Thread: Casting

  1. #1
    Registered User
    Join Date
    Jun 2010



    Does static casting really gve any overhead, when no real "conversion" is performed?

    Consider the following:
    int i1 = 1;
    char *pc = (char*)&i1;
    int i2 = *(int*)pc;
    I could have used c++ style casts but i don't think it matters. The point is, does this kind of casting really take any time; or is it solely to ensure type safety?


  2. #2
    The larch
    Join Date
    May 2006
    These are not static_casts, but reinterpret_casts. I would guess that it won't take any time, and it does the opposite of type safety.
    I might be wrong.

    Thank you, anon. You sure know how to recognize different types of trees from quite a long way away.
    Quoted more than 1000 times (I hope).

  3. #3
    Join Date
    Oct 2007
    Inside my computer
    Casting can cause overhead, yes. Consider when you have a 32-bit integer variable and suddenly want to convert it to a 64-bit variable. Unless you're on a 64-bit system, it will generate a move overhead for transferring the data over to a temporary.
    Quote Originally Posted by Adak View Post
    io.h certainly IS included in some modern compilers. It is no longer part of the standard for C, but it is nevertheless, included in the very latest Pelles C versions.
    Quote Originally Posted by Salem View Post
    You mean it's included as a crutch to help ancient programmers limp along without them having to relearn too much.

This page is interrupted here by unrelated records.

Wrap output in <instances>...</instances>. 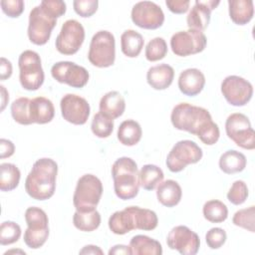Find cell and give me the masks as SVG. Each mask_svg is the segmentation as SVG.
<instances>
[{
    "label": "cell",
    "instance_id": "f35d334b",
    "mask_svg": "<svg viewBox=\"0 0 255 255\" xmlns=\"http://www.w3.org/2000/svg\"><path fill=\"white\" fill-rule=\"evenodd\" d=\"M248 194L249 191L245 181L235 180L227 192V199L234 205H241L246 201Z\"/></svg>",
    "mask_w": 255,
    "mask_h": 255
},
{
    "label": "cell",
    "instance_id": "3957f363",
    "mask_svg": "<svg viewBox=\"0 0 255 255\" xmlns=\"http://www.w3.org/2000/svg\"><path fill=\"white\" fill-rule=\"evenodd\" d=\"M108 223L113 233L124 235L133 229L153 230L158 224V218L153 210L139 206H128L114 212L110 216Z\"/></svg>",
    "mask_w": 255,
    "mask_h": 255
},
{
    "label": "cell",
    "instance_id": "ab89813d",
    "mask_svg": "<svg viewBox=\"0 0 255 255\" xmlns=\"http://www.w3.org/2000/svg\"><path fill=\"white\" fill-rule=\"evenodd\" d=\"M49 237V230L46 231H30L28 229L24 232V242L31 249H38L42 247Z\"/></svg>",
    "mask_w": 255,
    "mask_h": 255
},
{
    "label": "cell",
    "instance_id": "816d5d0a",
    "mask_svg": "<svg viewBox=\"0 0 255 255\" xmlns=\"http://www.w3.org/2000/svg\"><path fill=\"white\" fill-rule=\"evenodd\" d=\"M18 253V252H20V253H22V254H25V251H22V250H15V249H13V250H9V251H6L5 253H4V255H7V254H10V253Z\"/></svg>",
    "mask_w": 255,
    "mask_h": 255
},
{
    "label": "cell",
    "instance_id": "f546056e",
    "mask_svg": "<svg viewBox=\"0 0 255 255\" xmlns=\"http://www.w3.org/2000/svg\"><path fill=\"white\" fill-rule=\"evenodd\" d=\"M164 174L155 164H144L138 171L139 185L145 190H153L163 180Z\"/></svg>",
    "mask_w": 255,
    "mask_h": 255
},
{
    "label": "cell",
    "instance_id": "7dc6e473",
    "mask_svg": "<svg viewBox=\"0 0 255 255\" xmlns=\"http://www.w3.org/2000/svg\"><path fill=\"white\" fill-rule=\"evenodd\" d=\"M13 67L9 60H7L4 57H1L0 59V80L5 81L9 79L12 76Z\"/></svg>",
    "mask_w": 255,
    "mask_h": 255
},
{
    "label": "cell",
    "instance_id": "d4e9b609",
    "mask_svg": "<svg viewBox=\"0 0 255 255\" xmlns=\"http://www.w3.org/2000/svg\"><path fill=\"white\" fill-rule=\"evenodd\" d=\"M129 249L132 255H160L162 254L161 244L146 235H135L129 241Z\"/></svg>",
    "mask_w": 255,
    "mask_h": 255
},
{
    "label": "cell",
    "instance_id": "484cf974",
    "mask_svg": "<svg viewBox=\"0 0 255 255\" xmlns=\"http://www.w3.org/2000/svg\"><path fill=\"white\" fill-rule=\"evenodd\" d=\"M219 168L226 174H233L244 170L247 164L246 156L235 149L223 152L219 157Z\"/></svg>",
    "mask_w": 255,
    "mask_h": 255
},
{
    "label": "cell",
    "instance_id": "4dcf8cb0",
    "mask_svg": "<svg viewBox=\"0 0 255 255\" xmlns=\"http://www.w3.org/2000/svg\"><path fill=\"white\" fill-rule=\"evenodd\" d=\"M21 172L19 168L9 162L0 164V189L1 191H11L15 189L20 182Z\"/></svg>",
    "mask_w": 255,
    "mask_h": 255
},
{
    "label": "cell",
    "instance_id": "b9f144b4",
    "mask_svg": "<svg viewBox=\"0 0 255 255\" xmlns=\"http://www.w3.org/2000/svg\"><path fill=\"white\" fill-rule=\"evenodd\" d=\"M99 6V1L98 0H75L73 2V7L75 12L83 17V18H88L93 16Z\"/></svg>",
    "mask_w": 255,
    "mask_h": 255
},
{
    "label": "cell",
    "instance_id": "ac0fdd59",
    "mask_svg": "<svg viewBox=\"0 0 255 255\" xmlns=\"http://www.w3.org/2000/svg\"><path fill=\"white\" fill-rule=\"evenodd\" d=\"M219 3L220 1L215 0L195 1L186 18L188 28L204 31L210 22L211 11L214 10L219 5Z\"/></svg>",
    "mask_w": 255,
    "mask_h": 255
},
{
    "label": "cell",
    "instance_id": "d590c367",
    "mask_svg": "<svg viewBox=\"0 0 255 255\" xmlns=\"http://www.w3.org/2000/svg\"><path fill=\"white\" fill-rule=\"evenodd\" d=\"M145 58L149 62H156L162 60L167 54V44L161 37L151 39L145 47Z\"/></svg>",
    "mask_w": 255,
    "mask_h": 255
},
{
    "label": "cell",
    "instance_id": "603a6c76",
    "mask_svg": "<svg viewBox=\"0 0 255 255\" xmlns=\"http://www.w3.org/2000/svg\"><path fill=\"white\" fill-rule=\"evenodd\" d=\"M182 196V189L177 181L167 179L161 181L156 187V197L160 204L165 207L176 206Z\"/></svg>",
    "mask_w": 255,
    "mask_h": 255
},
{
    "label": "cell",
    "instance_id": "2e32d148",
    "mask_svg": "<svg viewBox=\"0 0 255 255\" xmlns=\"http://www.w3.org/2000/svg\"><path fill=\"white\" fill-rule=\"evenodd\" d=\"M167 246L181 255H195L200 247L199 236L184 225L173 227L166 237Z\"/></svg>",
    "mask_w": 255,
    "mask_h": 255
},
{
    "label": "cell",
    "instance_id": "60d3db41",
    "mask_svg": "<svg viewBox=\"0 0 255 255\" xmlns=\"http://www.w3.org/2000/svg\"><path fill=\"white\" fill-rule=\"evenodd\" d=\"M227 239V234L224 229L220 227L210 228L205 234V241L210 249H219L224 245Z\"/></svg>",
    "mask_w": 255,
    "mask_h": 255
},
{
    "label": "cell",
    "instance_id": "44dd1931",
    "mask_svg": "<svg viewBox=\"0 0 255 255\" xmlns=\"http://www.w3.org/2000/svg\"><path fill=\"white\" fill-rule=\"evenodd\" d=\"M55 116V108L51 100L45 97H36L30 101V120L32 124L45 125Z\"/></svg>",
    "mask_w": 255,
    "mask_h": 255
},
{
    "label": "cell",
    "instance_id": "d6986e66",
    "mask_svg": "<svg viewBox=\"0 0 255 255\" xmlns=\"http://www.w3.org/2000/svg\"><path fill=\"white\" fill-rule=\"evenodd\" d=\"M179 91L187 96L194 97L201 93L205 85V76L196 68H189L179 74L177 81Z\"/></svg>",
    "mask_w": 255,
    "mask_h": 255
},
{
    "label": "cell",
    "instance_id": "f907efd6",
    "mask_svg": "<svg viewBox=\"0 0 255 255\" xmlns=\"http://www.w3.org/2000/svg\"><path fill=\"white\" fill-rule=\"evenodd\" d=\"M0 90H1V109H0V111L3 112L9 102V94L3 85L0 86Z\"/></svg>",
    "mask_w": 255,
    "mask_h": 255
},
{
    "label": "cell",
    "instance_id": "ffe728a7",
    "mask_svg": "<svg viewBox=\"0 0 255 255\" xmlns=\"http://www.w3.org/2000/svg\"><path fill=\"white\" fill-rule=\"evenodd\" d=\"M174 70L170 65L159 64L147 70L146 82L154 90L162 91L167 89L173 82Z\"/></svg>",
    "mask_w": 255,
    "mask_h": 255
},
{
    "label": "cell",
    "instance_id": "ee69618b",
    "mask_svg": "<svg viewBox=\"0 0 255 255\" xmlns=\"http://www.w3.org/2000/svg\"><path fill=\"white\" fill-rule=\"evenodd\" d=\"M39 5L57 19L62 17L67 10L66 3L61 0H43Z\"/></svg>",
    "mask_w": 255,
    "mask_h": 255
},
{
    "label": "cell",
    "instance_id": "277c9868",
    "mask_svg": "<svg viewBox=\"0 0 255 255\" xmlns=\"http://www.w3.org/2000/svg\"><path fill=\"white\" fill-rule=\"evenodd\" d=\"M112 176L116 195L122 200L134 198L139 189L136 162L128 156L118 158L112 165Z\"/></svg>",
    "mask_w": 255,
    "mask_h": 255
},
{
    "label": "cell",
    "instance_id": "e575fe53",
    "mask_svg": "<svg viewBox=\"0 0 255 255\" xmlns=\"http://www.w3.org/2000/svg\"><path fill=\"white\" fill-rule=\"evenodd\" d=\"M91 129L92 132L100 138L109 137L114 130V120L99 112L93 117Z\"/></svg>",
    "mask_w": 255,
    "mask_h": 255
},
{
    "label": "cell",
    "instance_id": "30bf717a",
    "mask_svg": "<svg viewBox=\"0 0 255 255\" xmlns=\"http://www.w3.org/2000/svg\"><path fill=\"white\" fill-rule=\"evenodd\" d=\"M227 136L241 148L252 150L255 148V131L247 116L234 113L228 116L225 122Z\"/></svg>",
    "mask_w": 255,
    "mask_h": 255
},
{
    "label": "cell",
    "instance_id": "83f0119b",
    "mask_svg": "<svg viewBox=\"0 0 255 255\" xmlns=\"http://www.w3.org/2000/svg\"><path fill=\"white\" fill-rule=\"evenodd\" d=\"M144 40L138 32L128 29L126 30L121 36V49L125 56L128 58H136L142 48Z\"/></svg>",
    "mask_w": 255,
    "mask_h": 255
},
{
    "label": "cell",
    "instance_id": "8fae6325",
    "mask_svg": "<svg viewBox=\"0 0 255 255\" xmlns=\"http://www.w3.org/2000/svg\"><path fill=\"white\" fill-rule=\"evenodd\" d=\"M207 44V39L202 31L188 29L178 31L170 38V48L173 54L179 57L201 53Z\"/></svg>",
    "mask_w": 255,
    "mask_h": 255
},
{
    "label": "cell",
    "instance_id": "d6a6232c",
    "mask_svg": "<svg viewBox=\"0 0 255 255\" xmlns=\"http://www.w3.org/2000/svg\"><path fill=\"white\" fill-rule=\"evenodd\" d=\"M202 213L207 221L211 223H221L228 217V208L222 201L211 199L204 203Z\"/></svg>",
    "mask_w": 255,
    "mask_h": 255
},
{
    "label": "cell",
    "instance_id": "e0dca14e",
    "mask_svg": "<svg viewBox=\"0 0 255 255\" xmlns=\"http://www.w3.org/2000/svg\"><path fill=\"white\" fill-rule=\"evenodd\" d=\"M60 108L64 120L76 126L85 125L91 112L88 101L75 94L65 95L61 99Z\"/></svg>",
    "mask_w": 255,
    "mask_h": 255
},
{
    "label": "cell",
    "instance_id": "f1b7e54d",
    "mask_svg": "<svg viewBox=\"0 0 255 255\" xmlns=\"http://www.w3.org/2000/svg\"><path fill=\"white\" fill-rule=\"evenodd\" d=\"M102 218L97 209L90 211H78L74 213L73 224L80 231L91 232L99 228Z\"/></svg>",
    "mask_w": 255,
    "mask_h": 255
},
{
    "label": "cell",
    "instance_id": "6da1fadb",
    "mask_svg": "<svg viewBox=\"0 0 255 255\" xmlns=\"http://www.w3.org/2000/svg\"><path fill=\"white\" fill-rule=\"evenodd\" d=\"M170 121L176 129L197 135L206 145H213L219 139L218 125L212 121L210 113L202 107L188 103L177 104L171 111Z\"/></svg>",
    "mask_w": 255,
    "mask_h": 255
},
{
    "label": "cell",
    "instance_id": "8d00e7d4",
    "mask_svg": "<svg viewBox=\"0 0 255 255\" xmlns=\"http://www.w3.org/2000/svg\"><path fill=\"white\" fill-rule=\"evenodd\" d=\"M234 225L244 228L247 231H255V207L253 205L236 211L232 217Z\"/></svg>",
    "mask_w": 255,
    "mask_h": 255
},
{
    "label": "cell",
    "instance_id": "7a4b0ae2",
    "mask_svg": "<svg viewBox=\"0 0 255 255\" xmlns=\"http://www.w3.org/2000/svg\"><path fill=\"white\" fill-rule=\"evenodd\" d=\"M58 174L57 162L49 157L37 159L25 180V190L30 197L36 200L51 198L56 190Z\"/></svg>",
    "mask_w": 255,
    "mask_h": 255
},
{
    "label": "cell",
    "instance_id": "7c38bea8",
    "mask_svg": "<svg viewBox=\"0 0 255 255\" xmlns=\"http://www.w3.org/2000/svg\"><path fill=\"white\" fill-rule=\"evenodd\" d=\"M85 40V29L83 25L75 20L69 19L62 25L61 31L56 38L55 46L62 55H74L82 47Z\"/></svg>",
    "mask_w": 255,
    "mask_h": 255
},
{
    "label": "cell",
    "instance_id": "52a82bcc",
    "mask_svg": "<svg viewBox=\"0 0 255 255\" xmlns=\"http://www.w3.org/2000/svg\"><path fill=\"white\" fill-rule=\"evenodd\" d=\"M88 60L98 68H108L114 65L116 60V40L112 32L101 30L92 37Z\"/></svg>",
    "mask_w": 255,
    "mask_h": 255
},
{
    "label": "cell",
    "instance_id": "8992f818",
    "mask_svg": "<svg viewBox=\"0 0 255 255\" xmlns=\"http://www.w3.org/2000/svg\"><path fill=\"white\" fill-rule=\"evenodd\" d=\"M19 81L24 90L37 91L45 80L42 62L39 54L32 50H25L18 59Z\"/></svg>",
    "mask_w": 255,
    "mask_h": 255
},
{
    "label": "cell",
    "instance_id": "7bdbcfd3",
    "mask_svg": "<svg viewBox=\"0 0 255 255\" xmlns=\"http://www.w3.org/2000/svg\"><path fill=\"white\" fill-rule=\"evenodd\" d=\"M0 5L3 13L10 18H18L23 13L25 6L23 0H2Z\"/></svg>",
    "mask_w": 255,
    "mask_h": 255
},
{
    "label": "cell",
    "instance_id": "5b68a950",
    "mask_svg": "<svg viewBox=\"0 0 255 255\" xmlns=\"http://www.w3.org/2000/svg\"><path fill=\"white\" fill-rule=\"evenodd\" d=\"M103 194V183L99 177L87 173L78 181L73 195V204L78 211L96 209Z\"/></svg>",
    "mask_w": 255,
    "mask_h": 255
},
{
    "label": "cell",
    "instance_id": "74e56055",
    "mask_svg": "<svg viewBox=\"0 0 255 255\" xmlns=\"http://www.w3.org/2000/svg\"><path fill=\"white\" fill-rule=\"evenodd\" d=\"M21 227L14 221H4L0 226V244L11 245L17 242L21 236Z\"/></svg>",
    "mask_w": 255,
    "mask_h": 255
},
{
    "label": "cell",
    "instance_id": "9a60e30c",
    "mask_svg": "<svg viewBox=\"0 0 255 255\" xmlns=\"http://www.w3.org/2000/svg\"><path fill=\"white\" fill-rule=\"evenodd\" d=\"M51 75L57 82L77 89L84 88L90 78L86 68L70 61L55 63L51 68Z\"/></svg>",
    "mask_w": 255,
    "mask_h": 255
},
{
    "label": "cell",
    "instance_id": "681fc988",
    "mask_svg": "<svg viewBox=\"0 0 255 255\" xmlns=\"http://www.w3.org/2000/svg\"><path fill=\"white\" fill-rule=\"evenodd\" d=\"M79 254H100V255H103L104 252L99 246L86 245L79 251Z\"/></svg>",
    "mask_w": 255,
    "mask_h": 255
},
{
    "label": "cell",
    "instance_id": "836d02e7",
    "mask_svg": "<svg viewBox=\"0 0 255 255\" xmlns=\"http://www.w3.org/2000/svg\"><path fill=\"white\" fill-rule=\"evenodd\" d=\"M30 101L31 100L27 97H21L16 99L11 104V116L13 120L19 125H32L30 120Z\"/></svg>",
    "mask_w": 255,
    "mask_h": 255
},
{
    "label": "cell",
    "instance_id": "9c48e42d",
    "mask_svg": "<svg viewBox=\"0 0 255 255\" xmlns=\"http://www.w3.org/2000/svg\"><path fill=\"white\" fill-rule=\"evenodd\" d=\"M57 24V18L47 12L40 5L35 6L29 14L28 38L37 46L45 45L51 37L52 31Z\"/></svg>",
    "mask_w": 255,
    "mask_h": 255
},
{
    "label": "cell",
    "instance_id": "f6af8a7d",
    "mask_svg": "<svg viewBox=\"0 0 255 255\" xmlns=\"http://www.w3.org/2000/svg\"><path fill=\"white\" fill-rule=\"evenodd\" d=\"M165 5L174 14H183L189 9V0H166Z\"/></svg>",
    "mask_w": 255,
    "mask_h": 255
},
{
    "label": "cell",
    "instance_id": "4316f807",
    "mask_svg": "<svg viewBox=\"0 0 255 255\" xmlns=\"http://www.w3.org/2000/svg\"><path fill=\"white\" fill-rule=\"evenodd\" d=\"M142 135V129L140 125L134 120L124 121L117 132L119 141L126 146H132L139 142Z\"/></svg>",
    "mask_w": 255,
    "mask_h": 255
},
{
    "label": "cell",
    "instance_id": "ba28073f",
    "mask_svg": "<svg viewBox=\"0 0 255 255\" xmlns=\"http://www.w3.org/2000/svg\"><path fill=\"white\" fill-rule=\"evenodd\" d=\"M201 147L190 139L177 141L168 152L165 164L171 172H179L188 164L197 163L202 158Z\"/></svg>",
    "mask_w": 255,
    "mask_h": 255
},
{
    "label": "cell",
    "instance_id": "7402d4cb",
    "mask_svg": "<svg viewBox=\"0 0 255 255\" xmlns=\"http://www.w3.org/2000/svg\"><path fill=\"white\" fill-rule=\"evenodd\" d=\"M100 113L115 120L123 116L126 110V101L124 96L117 91H110L105 94L99 105Z\"/></svg>",
    "mask_w": 255,
    "mask_h": 255
},
{
    "label": "cell",
    "instance_id": "4fadbf2b",
    "mask_svg": "<svg viewBox=\"0 0 255 255\" xmlns=\"http://www.w3.org/2000/svg\"><path fill=\"white\" fill-rule=\"evenodd\" d=\"M221 93L228 104L234 107H243L252 99L253 86L246 79L230 75L221 83Z\"/></svg>",
    "mask_w": 255,
    "mask_h": 255
},
{
    "label": "cell",
    "instance_id": "bcb514c9",
    "mask_svg": "<svg viewBox=\"0 0 255 255\" xmlns=\"http://www.w3.org/2000/svg\"><path fill=\"white\" fill-rule=\"evenodd\" d=\"M15 152L14 143L6 138L0 139V158L4 159L6 157H10Z\"/></svg>",
    "mask_w": 255,
    "mask_h": 255
},
{
    "label": "cell",
    "instance_id": "1f68e13d",
    "mask_svg": "<svg viewBox=\"0 0 255 255\" xmlns=\"http://www.w3.org/2000/svg\"><path fill=\"white\" fill-rule=\"evenodd\" d=\"M27 223V229L30 231L49 230V218L47 213L40 207H28L24 214Z\"/></svg>",
    "mask_w": 255,
    "mask_h": 255
},
{
    "label": "cell",
    "instance_id": "5bb4252c",
    "mask_svg": "<svg viewBox=\"0 0 255 255\" xmlns=\"http://www.w3.org/2000/svg\"><path fill=\"white\" fill-rule=\"evenodd\" d=\"M131 21L139 28L155 30L162 26L164 13L160 6L151 1H140L131 8Z\"/></svg>",
    "mask_w": 255,
    "mask_h": 255
},
{
    "label": "cell",
    "instance_id": "cb8c5ba5",
    "mask_svg": "<svg viewBox=\"0 0 255 255\" xmlns=\"http://www.w3.org/2000/svg\"><path fill=\"white\" fill-rule=\"evenodd\" d=\"M228 12L231 21L236 25H246L254 15L252 0H228Z\"/></svg>",
    "mask_w": 255,
    "mask_h": 255
},
{
    "label": "cell",
    "instance_id": "c3c4849f",
    "mask_svg": "<svg viewBox=\"0 0 255 255\" xmlns=\"http://www.w3.org/2000/svg\"><path fill=\"white\" fill-rule=\"evenodd\" d=\"M109 254H131L130 253V249L129 246L127 245H123V244H118L113 246L110 250H109Z\"/></svg>",
    "mask_w": 255,
    "mask_h": 255
}]
</instances>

    Outside of your DOS world, your header file is meaningless.

  4. #4
    Registered User
    Join Date
    Mar 2010
    Quote Originally Posted by tra86 View Post

    Consider the following:
    int i1 = 1;
    char *pc = (char*)&i1;
    int i2 = *(int*)pc;
    This example has overhead, yes.
    As soon as you take the address of a variable it must be stored in memory. So if i1 was in a register, it's not anymore.
    Then the final line must reload from the address of pc. This is because the contents of that memory address could have changed by another process/thead since we wrote to it.

    You're also declaring new pointer variables which need to be stored somewhere, and that'll have register usage or stack cost.

    More generally:

    int i = 1;
    char c = 2;
    i = (int)c;   // overhead -- value of c must be sign extended
    c = (char)i; // overhead -- value of i must have top bits masked
    I think for this example it is possible for the compiler to optimise and assign the constant 2 to both variables.